Risk Management — the motive behind judicial corruption: both bribery and extortion wrapped into one.

Wikipedia defines risk management in the following way,

Risk management is the identification, evaluation, and prioritization of risks (defined in ISO 31000 as the effect of uncertainty on objectives) followed by coordinated and economical application of resources to minimize, monitor, and control the probability or impact of unfortunate events[1] or to maximize the realization of opportunities. Risk management’s objective is to assure uncertainty does not deflect the endeavor from the business goals.[2]

What goes hand-in-hand with risk management is insurance coverage. Wikipedia defines the purpose of insurance as,

a means of protection from financial loss. It is a form of risk management primarily used to hedge against the risk of a contingent, uncertain loss.

Risk management and insurance coverage are the motives behind judicial corruption. Look at it in these simple terms, a homeowner would be liable to another if the other person was bitten by the homeowner’s dog, or fell on a slippery step, or tripped on a misplaced tool, or injured by the owners car or other vehicle. Such “injury” would be covered by the homeowners insurance company. Afterwords, the insurance company may either raise the homeowners premiums or cancel their policy entirely based upon the “risk” of a future claim.

Governments are no different. They are “at risk” for damages arising from their negligent conduct just as a homeowner. And any ‘adverse judgement’ against government will have the same consequence on their insurance coverage – either their premiums will increase or their coverage will be cancelled. But governments have ONE layer of protection that homeowners don’t … governments have their judges! Judges manipulate our judicial system so both insurance companies and governments don’t pay for their negligence or misconduct. In other words, judges “fix cases – i.e., a cover-up” in order to obtain outcomes that benefit insurance companies. It is also why judges claim “immunity” for their judicial decisions — it is one cover-up to hide another cover-up. Said another way, it is ‘institutionalized corruption’ devised by judges, implemented by judges, and protected by judges in order to manage risk.

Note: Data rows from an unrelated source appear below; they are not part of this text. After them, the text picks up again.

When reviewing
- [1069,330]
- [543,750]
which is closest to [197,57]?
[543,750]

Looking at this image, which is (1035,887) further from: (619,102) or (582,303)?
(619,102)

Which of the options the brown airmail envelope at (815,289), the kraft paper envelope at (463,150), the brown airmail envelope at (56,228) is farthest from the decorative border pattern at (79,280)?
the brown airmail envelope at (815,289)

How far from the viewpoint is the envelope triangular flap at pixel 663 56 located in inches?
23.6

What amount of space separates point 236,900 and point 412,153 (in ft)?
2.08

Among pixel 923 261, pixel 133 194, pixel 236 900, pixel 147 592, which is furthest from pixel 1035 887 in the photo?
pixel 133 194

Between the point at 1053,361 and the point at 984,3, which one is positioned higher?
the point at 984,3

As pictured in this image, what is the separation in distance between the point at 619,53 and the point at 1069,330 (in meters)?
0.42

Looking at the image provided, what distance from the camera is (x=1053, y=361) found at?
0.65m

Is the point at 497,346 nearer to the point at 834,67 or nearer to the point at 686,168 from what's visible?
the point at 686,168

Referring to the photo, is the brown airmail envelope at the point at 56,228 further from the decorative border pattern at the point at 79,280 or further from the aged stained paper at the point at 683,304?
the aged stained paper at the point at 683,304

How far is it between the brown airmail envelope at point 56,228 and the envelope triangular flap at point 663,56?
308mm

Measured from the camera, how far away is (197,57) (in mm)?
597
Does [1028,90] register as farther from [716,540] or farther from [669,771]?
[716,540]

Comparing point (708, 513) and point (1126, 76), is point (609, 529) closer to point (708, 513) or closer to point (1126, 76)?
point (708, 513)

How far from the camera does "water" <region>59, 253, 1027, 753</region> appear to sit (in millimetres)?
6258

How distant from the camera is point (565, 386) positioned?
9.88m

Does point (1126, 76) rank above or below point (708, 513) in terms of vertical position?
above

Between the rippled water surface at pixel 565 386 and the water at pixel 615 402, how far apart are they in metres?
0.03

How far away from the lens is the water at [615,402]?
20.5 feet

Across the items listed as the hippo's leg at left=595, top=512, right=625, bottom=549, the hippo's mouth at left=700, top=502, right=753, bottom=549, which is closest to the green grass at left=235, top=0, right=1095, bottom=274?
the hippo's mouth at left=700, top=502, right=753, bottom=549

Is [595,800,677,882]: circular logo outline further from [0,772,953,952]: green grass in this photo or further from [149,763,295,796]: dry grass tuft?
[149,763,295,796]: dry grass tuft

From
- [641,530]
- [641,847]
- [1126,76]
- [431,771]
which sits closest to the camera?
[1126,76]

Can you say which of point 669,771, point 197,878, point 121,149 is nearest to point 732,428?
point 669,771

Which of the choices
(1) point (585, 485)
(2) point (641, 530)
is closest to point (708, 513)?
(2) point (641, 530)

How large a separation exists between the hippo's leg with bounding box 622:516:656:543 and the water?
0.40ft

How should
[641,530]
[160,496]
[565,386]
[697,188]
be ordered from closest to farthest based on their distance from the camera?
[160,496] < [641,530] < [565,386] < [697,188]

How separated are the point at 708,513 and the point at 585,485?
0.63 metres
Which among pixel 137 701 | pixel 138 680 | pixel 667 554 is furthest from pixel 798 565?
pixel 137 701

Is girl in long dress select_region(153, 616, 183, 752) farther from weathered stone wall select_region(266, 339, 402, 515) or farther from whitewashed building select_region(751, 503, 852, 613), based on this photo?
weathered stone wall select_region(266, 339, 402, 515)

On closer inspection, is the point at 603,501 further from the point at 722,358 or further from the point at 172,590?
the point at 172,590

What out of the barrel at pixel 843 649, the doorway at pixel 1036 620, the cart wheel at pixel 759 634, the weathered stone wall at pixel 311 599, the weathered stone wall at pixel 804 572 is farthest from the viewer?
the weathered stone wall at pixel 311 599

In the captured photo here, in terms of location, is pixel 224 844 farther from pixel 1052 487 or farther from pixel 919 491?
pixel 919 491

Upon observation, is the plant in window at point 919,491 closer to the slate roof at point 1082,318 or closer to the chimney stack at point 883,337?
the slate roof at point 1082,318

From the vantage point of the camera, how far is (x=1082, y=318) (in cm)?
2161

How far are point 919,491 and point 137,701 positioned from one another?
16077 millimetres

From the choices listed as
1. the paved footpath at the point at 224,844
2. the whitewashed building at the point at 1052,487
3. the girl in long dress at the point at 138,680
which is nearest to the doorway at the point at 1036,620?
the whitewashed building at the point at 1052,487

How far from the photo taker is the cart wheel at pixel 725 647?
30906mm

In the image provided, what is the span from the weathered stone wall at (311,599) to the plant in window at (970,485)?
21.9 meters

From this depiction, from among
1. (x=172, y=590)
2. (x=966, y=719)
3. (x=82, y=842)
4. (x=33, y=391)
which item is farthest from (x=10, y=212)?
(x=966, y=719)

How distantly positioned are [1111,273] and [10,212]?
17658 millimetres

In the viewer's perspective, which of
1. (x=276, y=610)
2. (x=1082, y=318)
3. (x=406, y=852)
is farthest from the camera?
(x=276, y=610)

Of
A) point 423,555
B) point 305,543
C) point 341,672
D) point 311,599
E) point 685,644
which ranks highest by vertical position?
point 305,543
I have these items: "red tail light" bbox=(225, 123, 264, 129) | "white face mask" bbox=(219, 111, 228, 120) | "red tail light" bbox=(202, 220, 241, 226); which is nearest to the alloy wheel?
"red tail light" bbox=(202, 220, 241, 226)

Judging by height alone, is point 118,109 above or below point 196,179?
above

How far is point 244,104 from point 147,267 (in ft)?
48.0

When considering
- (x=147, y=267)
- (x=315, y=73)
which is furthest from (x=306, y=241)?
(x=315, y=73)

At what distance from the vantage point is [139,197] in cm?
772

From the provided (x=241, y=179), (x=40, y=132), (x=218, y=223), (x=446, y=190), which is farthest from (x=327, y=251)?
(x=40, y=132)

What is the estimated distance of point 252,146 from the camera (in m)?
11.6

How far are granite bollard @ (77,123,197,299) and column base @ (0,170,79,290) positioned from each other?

Here are two judicial opinions (out of many) that serve as clear examples showing the modus operandi judges use to protect insurance companies, which in turn helps governments keep their insurance coverage — the ultimate scheme in RISK MANAGEMENT.

US District Court Judge, Tacoma, WA, Benjamin Settle overturned a jury verdict awarding Clyde Spence $9M because a police officer fabricated evidence to convict him (see Spence v Krouse). So too, a jury verdict was reversed against a police officer by the 11th circuit judge claiming,

“A man awarded $472,000 by a jury for his wrongful arrest, only to see the verdict tossed and a new jury award nothing, came up dry again after a federal appeals panel upheld a lower court order granting the second trial. The ruling lets stand a verdict absolving an Atlanta police officer of damages for the 16 days plaintiff Dan Benton spent in jail after being arrested on child molestation charges that were later dropped. “

The reason for these judges to overturn a jury verdict is to SAVE insurance company profits and SAVE the ability the government has to obtain insurance coverage. There is no other reason for a judge to overturn a jury’s determination that awards the victim his or her damages suffered at the hands of government misconduct. It is this simple … judges are the front men in this insurance fraud scheme for the benefit of themselves, the government that pays their salary, and the insurance companies that insure them all.